Deep under Pakistan-administered Kashmir, rocks broke, faults slipped, and the earth shook with such violence on 8 October that more than 70 000 people died and more than 3 million were left homeless [see photo, "Devastated"]. But what happened in the weeks and days and hours leading up to that horrible event? Were there any signs that such devastation was coming? We think there were, but owing to a satellite malfunction we can't say for sure.

How many lives could have been saved in that one event alone if we'd known of the earthquake 10 minutes in advance? An hour? A day?

Currently, predictions are vague at best. By studying historical earthquake records, monitoring the motion of the earth's crust by satellite, and measuring with strain monitors below the earth's surface, researchers can project a high probability of an earthquake in a certain area within about 30 years. But short-term earthquake forecasting just hasn't worked.

Accurate short-term forecasts would save lives and enable businesses to recover sooner. With just a 10-minute warning, trains could move out of tunnels, and people could move to safer parts of buildings or flee unsafe buildings. With an hour's warning, people could shut off the water and gas lines coming into their homes and move to safety. In industry, workers could shut down dangerous processes and back up critical data; those in potentially dangerous positions, such as refinery employees and high-rise construction workers, could evacuate. Local government officials could alert emergency-response personnel and move critical equipment and vehicles outdoors. With a day's warning, people could collect their families and congregate in a safe location, bringing food, water, and fuel with them. Local and state governments could place emergency teams and equipment strategically and evacuate bridges and tunnels.

It seems that earthquakes should be predictable. After all, we can predict hurricanes and floods using detailed satellite imagery and sophisticated computer models. Using advanced Doppler radar, we can even tell minutes ahead of time that a tornado will form.

Accurate earthquake warnings are, at last, within reach. They will come not from the mechanical phenomena—measurements of the movement of the earth's crust—that have been the focus of decades of study, but, rather, from electromagnetic phenomena. And, remarkably, these predictions will come from signals gathered not only at the earth's surface but also far above it, in the ionosphere.

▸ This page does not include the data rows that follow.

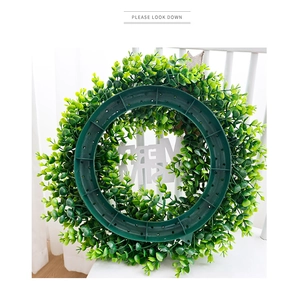 Detail view of the durable plastic back frame with white Merry Christmas text on eucalyptus wreath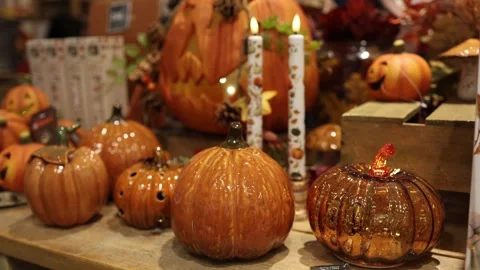 Glazed ceramic pumpkins and amber glass ornaments in a cozy fall display Vidéo 347813031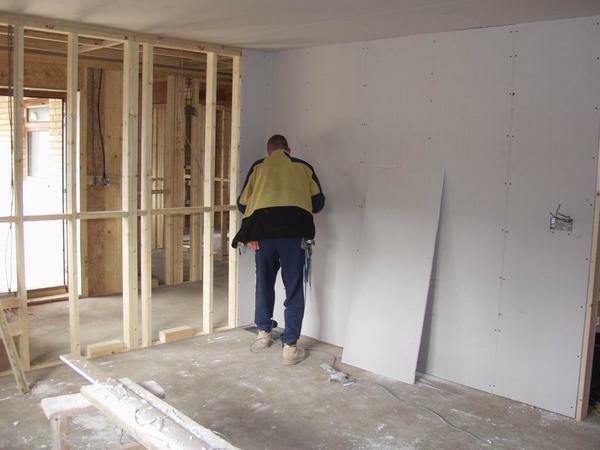 Align the walls in a wooden house with the help of a frame, on which sheets of plasterboard will be attached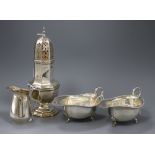A silver octagonal baluster sugar caster, a pair of sauce boats with gadrooned edges and a cream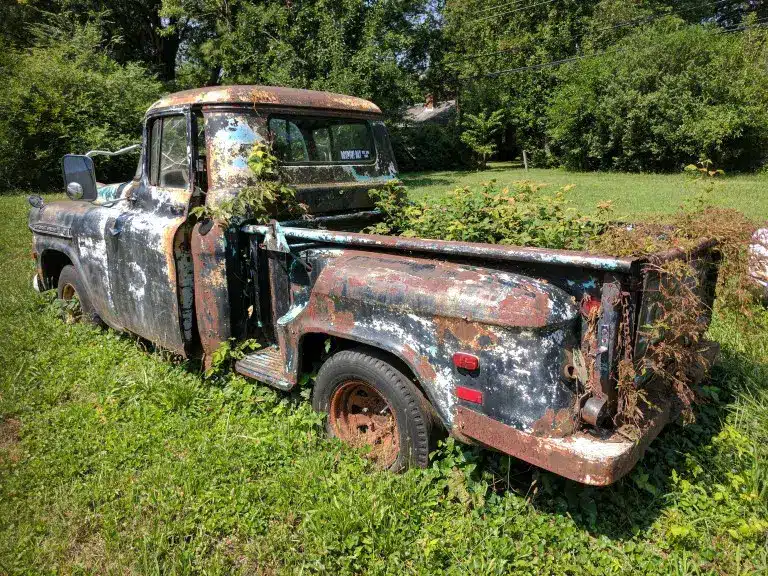 crusty old truck with weeds growing in the back like found in san antonio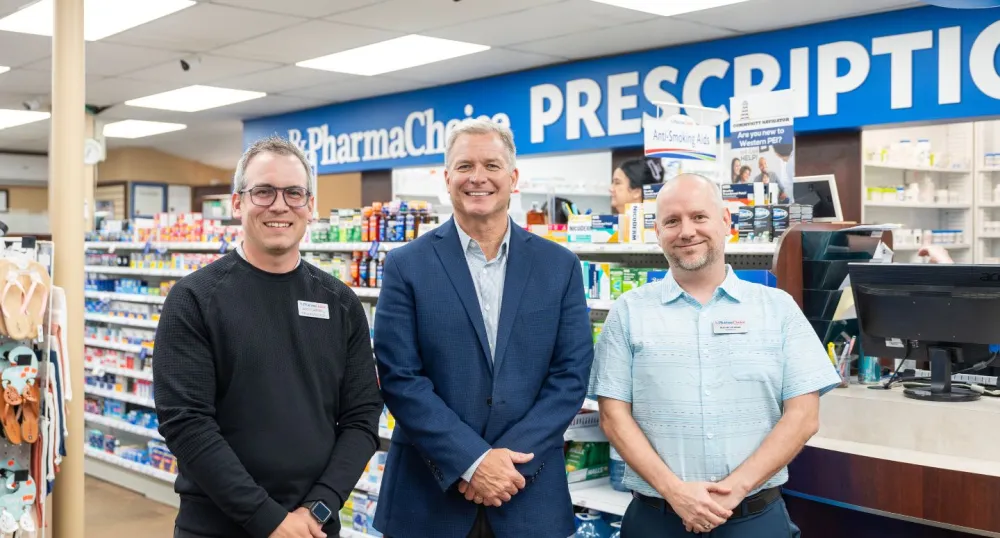 Two male pharmacists and the minister stand side by side in front of a pharmacy counter.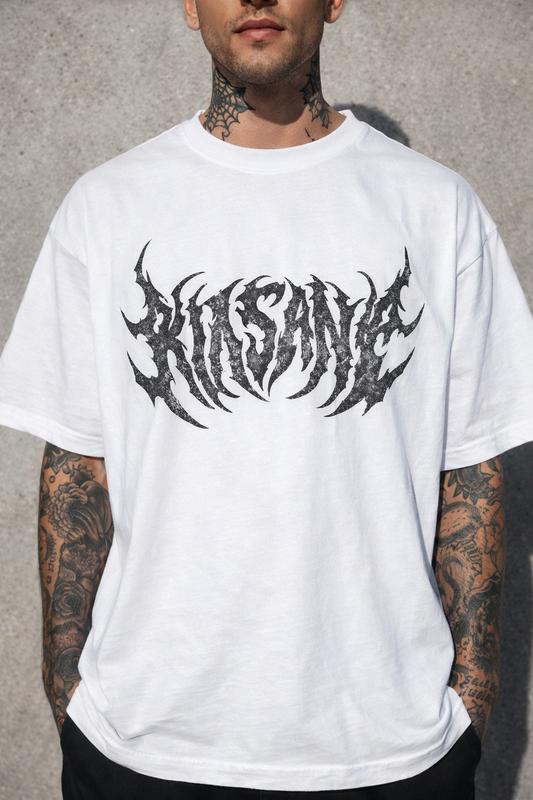 Man wearing White t shirt with dark grey lettering reading “KINSANE”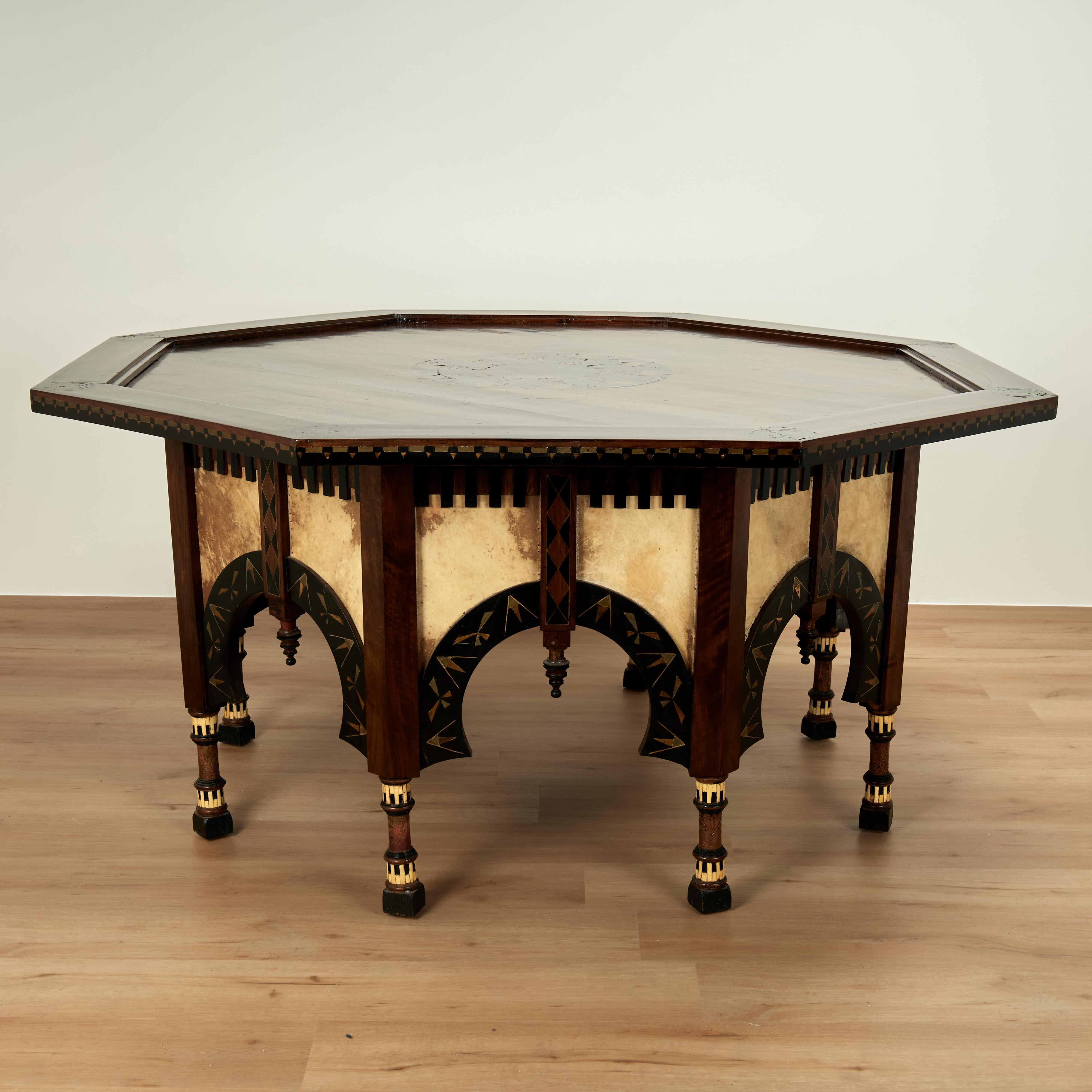 Impresionante mesa antigua hecha a mano en nogal a la manera de Bugatti, con tablero de forma octogonal con medallón central con incrustaciones geométricas sobre una base con arcos de estilo morisco decorada con exóticas incrustaciones de estilo art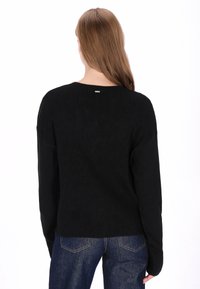 Fekete kötött pulóver bordázott mintával, laza szabással és egy kis díszítéssel a nyakkivágás közelében. Kék farmernadrággal párosítva.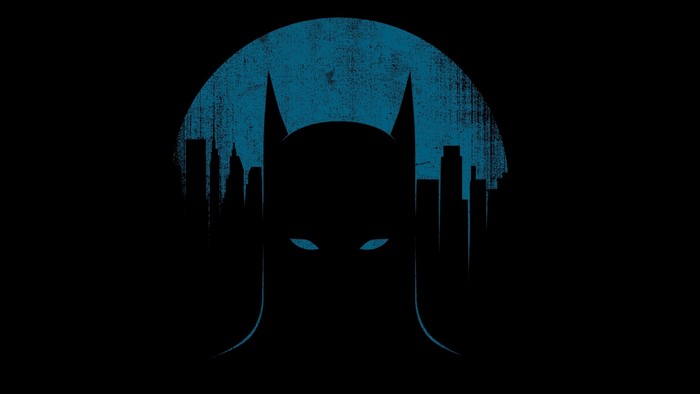 Batman silhouette against a blue moon and city skyline
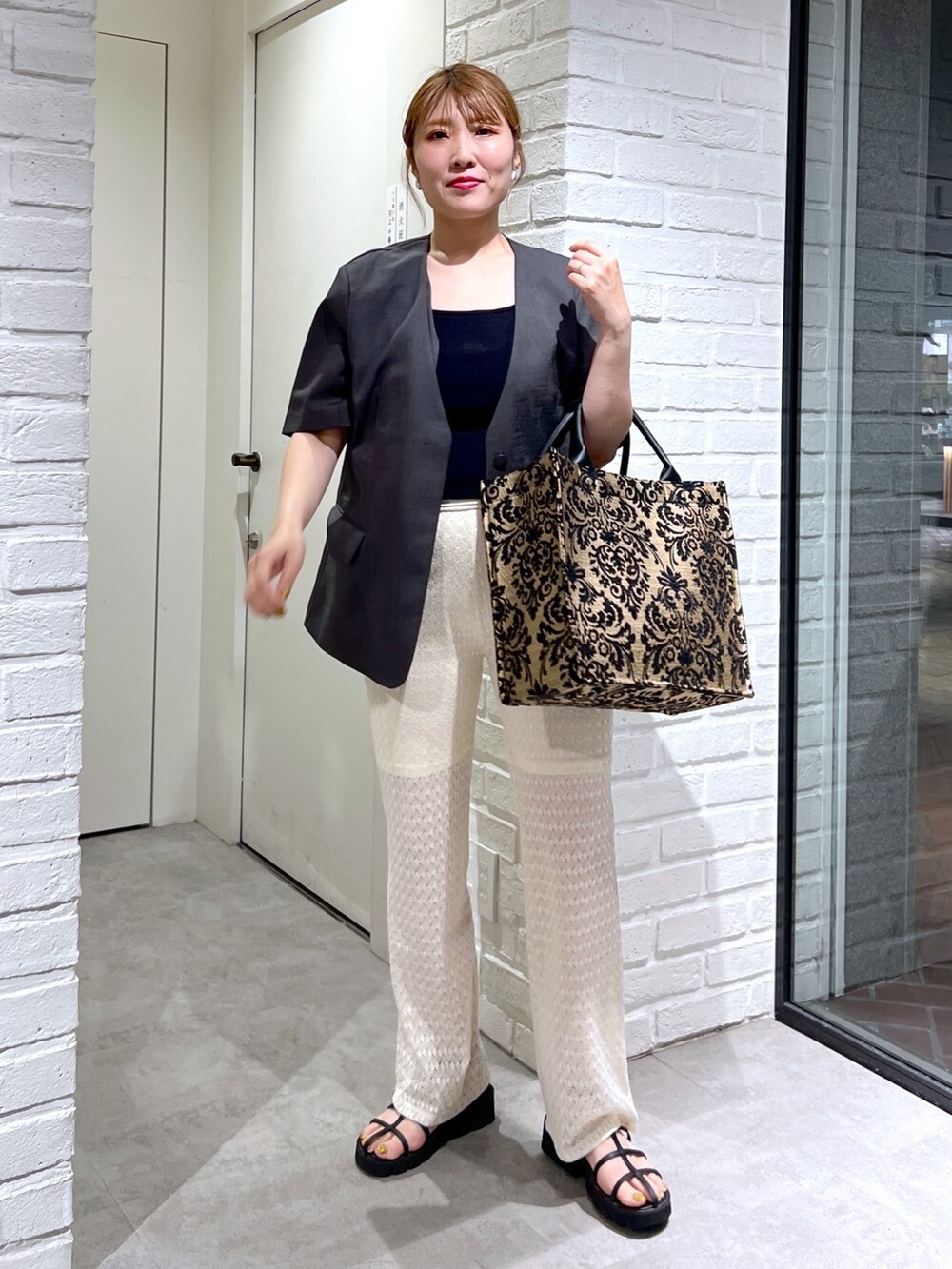 ホワイト系のその他パンツ、グレー系のノーカラージャケット、ブラック系のタンクトップを着用したレディースの夏コーディネートの2枚目の写真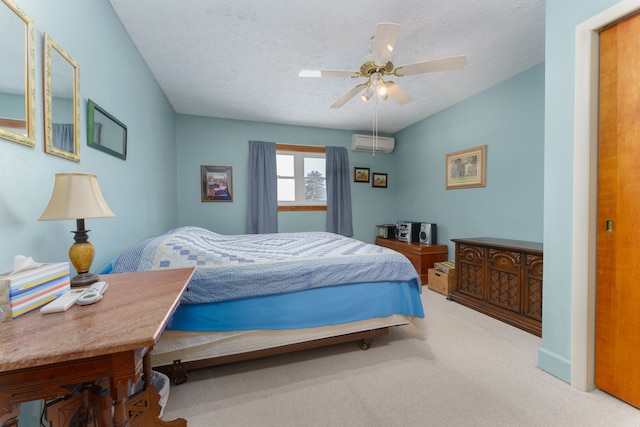 bedroom with ceiling fan, an AC wall unit, carpet floors, and a textured ceiling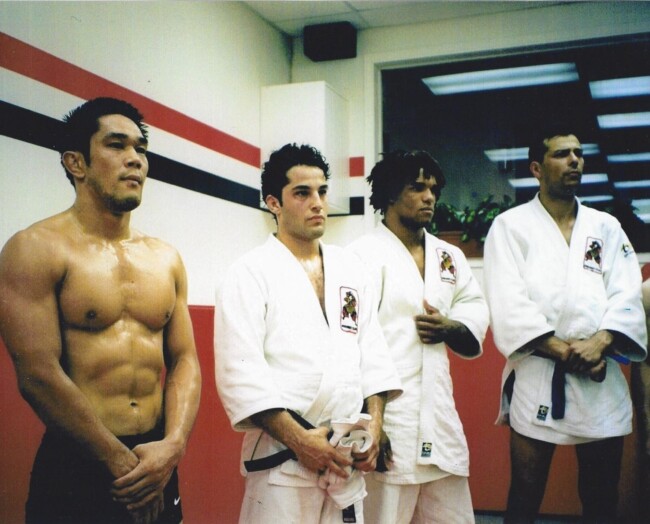 Joel Gerson, Rumina Sato, Carlos “The Ronin” Newton, at Samurai Club 1998. Group of four martial artists in a dojo, three wearing white gis, one shirtless, standing in a line.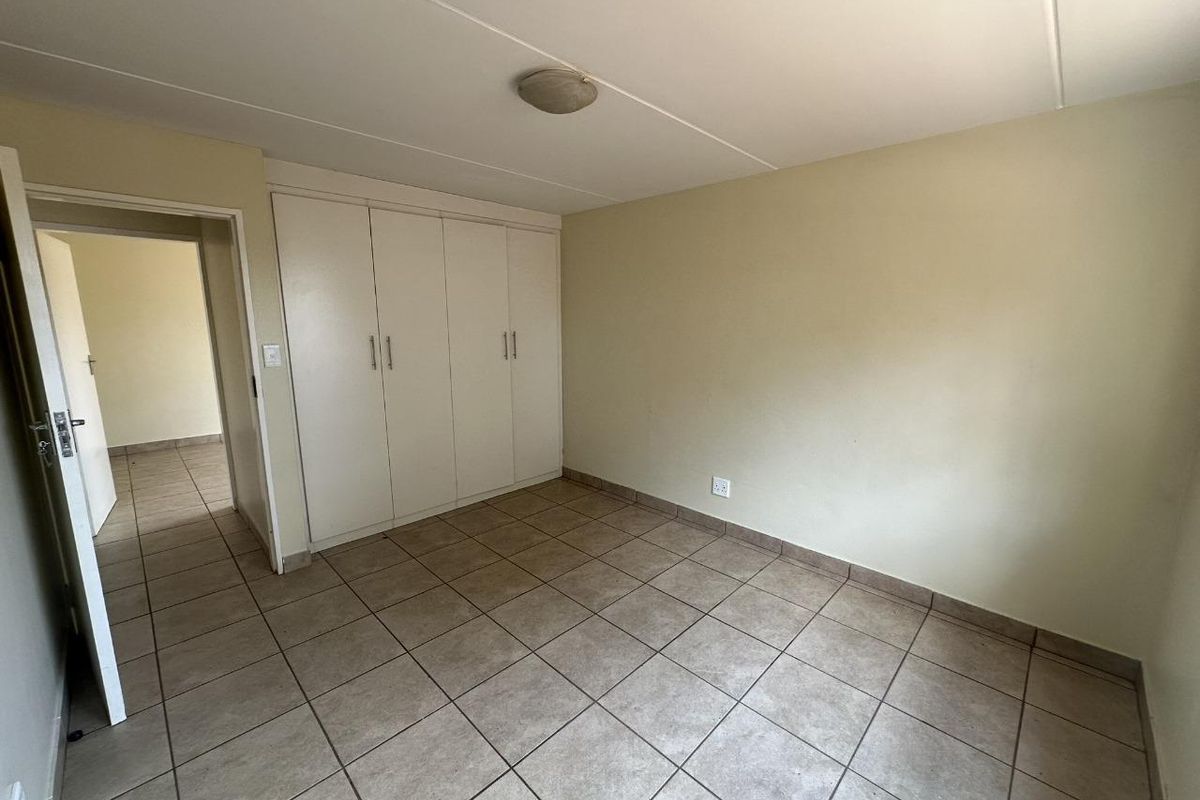 A vacant bedroom featuring built-in cupboards, tiled flooring, and a neutral color palette, offering a blank canvas for personalization.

For decades, researchers have detected strange phenomena in the form of odd radio noise and eerie lights in the sky in the weeks, hours, and days preceding earthquakes. But only recently have experts started systematically monitoring those phenomena and correlating them to earthquakes.

A light or glow in the sky sometimes heralds a big earthquake. On 17 January 1995, for example, there were 23 reported sightings in Kobe, Japan, of a white, blue, or orange light extending some 200 meters in the air and spreading 1 to 8 kilometers across the ground. Hours later a 6.9-magnitude earthquake killed more than 5500 people. Sky watchers and geologists have documented similar lights before earthquakes elsewhere in Japan since the 1960s and in Canada in 1988.

Another sign of an impending quake is a disturbance in the ultralow frequency (ULF) radio band—1 hertz and below—noticed in the weeks and more dramatically in the hours before an earthquake. Researchers at Stanford University, in California, documented such signals before the 1989 Loma Prieta quake, which devastated the San Francisco Bay Area, demolishing houses, fracturing freeways, and killing 63 people.

Both the lights and the radio waves appear to be electromagnetic disturbances that happen when crystalline rocks are deformed—or even broken—by the slow grinding of the earth that occurs just before the dramatic slip that is an earthquake. Although a rock in its normal state is, of course, an insulator, this cracking creates tremendous electric currents in the ground, which travel to the surface and into the air.